**Apply what you read**
a) List the factors that, according to the abstract on retrieved Metasul hip implants, made impingement locations vary.
b) Pick up the abstract on retrieved Metasul hip implants after its last sentence and carry it on.
Extract: Begin
Abstract
This study of retrieved 28 mm Metasul™ (cemented) revealed for the first time adverse wear effects created by impingement-subluxation in MOM. The 10 cases selected (with femoral stems) had annual follow-up 3–11 years. (1) Unequivocal evidence here shows that all heads routinely subluxed from the Metasul liners.
Femoral stems revealed well-demarcated notches (DN) on necks and trunnions (Fig. 1a: n = 6), shallow cosmetic blemishes (Fig. 1b CB: n = 4), and abrasion by cement (Fig. 1b: PMMA). As demonstrated by EOS radiographs, impingement locations varied with implant positioning, pelvic mobility and patient functionality – both anterior and posterior notching (Fig. 1). The first impingement notch occurred with head located (Fig. 2a), whereas the head had subluxed from the cup at 2nd notch (Fig. 2b). The model demonstrated that patients gained 20° motion by such head-subluxation manoeuvres. It was surprising that there was no collateral damage evident on the liners. Even with severe notching of Ti6Al4V and CoCr stems, the cup rims generally appeared well-polished.
Femoral heads revealed macro-stripe damage on articular surfaces (Fig. 3), as did cups. Basal and polar macro-stripes on heads were always located at hip impingement positions. The equatorial stripes were formed at main-wear zone boundaries. Thus equatorial stripes were likely created by some form of rim-impact damage (micro-separation) or by local ingress of 3rd-body wear particles under the cup rim.
Extract: End
Input data: Begin
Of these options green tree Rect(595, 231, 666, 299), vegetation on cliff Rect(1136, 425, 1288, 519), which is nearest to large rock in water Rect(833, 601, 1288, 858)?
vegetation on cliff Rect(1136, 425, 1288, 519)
Input data: End
**Results of the tasks**
a)
- Implant positioning
- Pelvic mobility
- Patient functionality

b)
Micro-grooving was evident within these macro-size stripes and frequently featured large raised lips (Fig. 3), interpreted as signs of adverse 3rd-body wear mechanisms, and rarely described.(2) It would appear that large metal particulates were released during MOM impingement-subluxation manoeuvres and circulated the hip joint to producing severe 3rd-body abrasion. Gradual decomposition of such large debris to nano-sized particulates under joint loading would then produce the often-referenced ‘self polishing’ effect of CoCr. EDS studies revealed metal smears on the CoCr surfaces containing the elements of titanium alloy (Ti, Al, V). This was further evidence of impingement-subluxation manoeuvres.(1, 3)
In-vivo cup wear patterns also appeared much larger than those produced in MOM simulators. Such differences likely reflected head-subluxation in vivo, whereby heads unconstrained by the subluxation maneuver were free to orbit up and even cross cup rims, i.e. “edge wear”. This appears to be the first study detailing the adverse wear mechanisms in MOM bearings. There are two limitations to our retrieval study, a) these wear results may not be representative for all MOM designs, and b) it is unknown whether such results have relevance to MOM cases continuing successfully.